While this can be seen as a good move for women, men do not want to be with a “manly” woman. Heterosexual men are attracted to females, with feminine traits, not aggressive feminist woman that think they can essential arm wrestle a man and do anything he can, without assistance.
There is nothing wrong with being in a loving relationship, where you and your partner respect each other, their contributions, and what they bring to the relationship.
Kids with Dads in the Life Fair Better
In general, kids who have dads that actively participate in their care and that interact with them a lot are more likely to:
1. Be smarter and more successful in school and work.
- Kids with involved dads are better problem-solvers as toddlers, and have higher IQs by age 3. One theory about why this is: fathers tend to talk to their children differently than mothers do, and as a result children to talk in longer sentences and use more diverse vocabulary when talking with their fathers.

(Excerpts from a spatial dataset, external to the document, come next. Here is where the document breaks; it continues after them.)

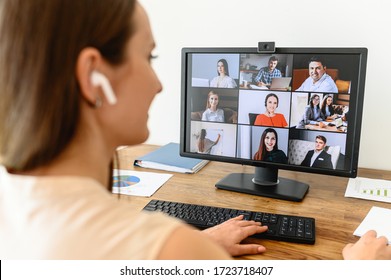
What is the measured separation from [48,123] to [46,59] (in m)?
0.09

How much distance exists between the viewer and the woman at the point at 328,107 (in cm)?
115

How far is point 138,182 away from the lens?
1.34 metres

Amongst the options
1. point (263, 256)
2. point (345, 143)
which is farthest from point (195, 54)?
point (263, 256)

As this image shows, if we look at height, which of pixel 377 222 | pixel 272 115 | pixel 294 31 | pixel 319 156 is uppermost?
pixel 294 31

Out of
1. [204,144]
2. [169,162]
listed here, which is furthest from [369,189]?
[169,162]

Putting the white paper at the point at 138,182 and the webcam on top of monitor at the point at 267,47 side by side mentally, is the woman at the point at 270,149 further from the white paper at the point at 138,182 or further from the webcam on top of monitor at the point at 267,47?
the white paper at the point at 138,182

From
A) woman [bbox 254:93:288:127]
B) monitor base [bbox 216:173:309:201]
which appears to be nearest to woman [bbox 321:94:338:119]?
woman [bbox 254:93:288:127]

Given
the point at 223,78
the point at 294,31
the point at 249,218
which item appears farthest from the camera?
the point at 294,31

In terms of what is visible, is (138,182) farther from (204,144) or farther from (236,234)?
(236,234)

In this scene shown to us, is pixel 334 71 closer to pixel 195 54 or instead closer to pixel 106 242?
pixel 195 54

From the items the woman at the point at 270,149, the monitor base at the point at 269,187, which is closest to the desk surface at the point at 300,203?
the monitor base at the point at 269,187

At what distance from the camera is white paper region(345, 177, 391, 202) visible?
1229 mm

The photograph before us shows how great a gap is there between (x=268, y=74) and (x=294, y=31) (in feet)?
1.29

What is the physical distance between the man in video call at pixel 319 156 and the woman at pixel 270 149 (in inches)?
2.8
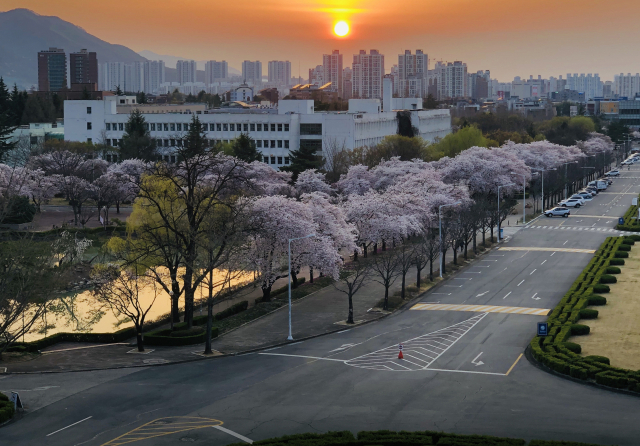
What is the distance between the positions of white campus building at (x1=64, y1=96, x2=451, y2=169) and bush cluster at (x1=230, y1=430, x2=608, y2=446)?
8604 centimetres

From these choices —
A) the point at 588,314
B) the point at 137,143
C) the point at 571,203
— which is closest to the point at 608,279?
the point at 588,314

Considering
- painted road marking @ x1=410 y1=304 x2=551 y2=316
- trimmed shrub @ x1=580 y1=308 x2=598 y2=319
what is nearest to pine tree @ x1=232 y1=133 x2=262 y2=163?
painted road marking @ x1=410 y1=304 x2=551 y2=316

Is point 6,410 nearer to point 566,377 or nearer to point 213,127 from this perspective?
point 566,377

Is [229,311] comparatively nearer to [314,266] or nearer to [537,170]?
[314,266]

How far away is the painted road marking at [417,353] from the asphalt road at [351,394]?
57mm

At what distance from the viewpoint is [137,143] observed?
11338cm

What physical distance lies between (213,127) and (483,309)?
78.5m

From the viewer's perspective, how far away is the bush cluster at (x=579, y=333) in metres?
36.1

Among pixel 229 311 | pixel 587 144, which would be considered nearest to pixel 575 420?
pixel 229 311

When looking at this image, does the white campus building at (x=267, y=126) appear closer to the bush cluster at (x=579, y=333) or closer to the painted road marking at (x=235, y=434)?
the bush cluster at (x=579, y=333)

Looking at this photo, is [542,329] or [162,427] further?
[542,329]

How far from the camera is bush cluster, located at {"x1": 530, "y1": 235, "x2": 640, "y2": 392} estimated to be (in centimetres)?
3606

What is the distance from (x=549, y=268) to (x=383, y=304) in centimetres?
1763

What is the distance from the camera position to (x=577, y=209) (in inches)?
3996
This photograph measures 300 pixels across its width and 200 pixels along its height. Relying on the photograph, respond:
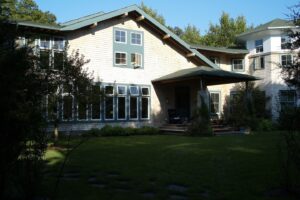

- School-aged children with positively involved fathers are more likely to:
- Get As and have higher grade point averages
- Have better math, reading, and language skills
- Enjoy and have positive attitudes towards school
- Have higher levels of educational attainment and success overall
- Have a greater ability to take initiative, use self-direction and control
- Have better problem solving skills.
- Later in life, children of positively involved fathers are more likely to have greater success in their careers, and to earn more money.
2. Be happier. Children with positively involved fathers are more likely to be happier and more satisfied with their lives over-all. They experience less depression, distress, anxiety, and negative emotions like fear and guilt.
3. Have more friends and better relationships. Children whose fathers are positively involved have better social skills; they tend to be more popular and better liked. They have fewer conflicts with their peers. They are also more likely to:
- Grow up to be tolerant and understanding
- Have positive interactions with their siblings
- Have supportive social networks made up of long-term close friendships
- Adjust well to college both personally and socially
- Have long-term, successful marriages, be satisfied with their romanticpartners in midlife, and to have more successful intimate relationships.
4. Have happier, healthier mothers. When fathers are emotionally supportive of their children’s mother (whether or not they are married), moms are more likely to enjoy a greater sense of well-being. In addition, supported moms are more likely maintain healthy pregnancy behaviors, an indicator that father support increases the odds that both mother and baby will be physically healthy.
5. And they are LESS likely to get into trouble, or otherwise engage in risky behavior.
- Positive father involvement protects kids from substance abuse in adolescence.
- It is also associated with a lower frequency of acting out, delinquency, disruptive and violent behavior, lying, and stealing.
- Kids with positively involved fathers are less likely to be bullied, and they are less likely to be bullies themselves.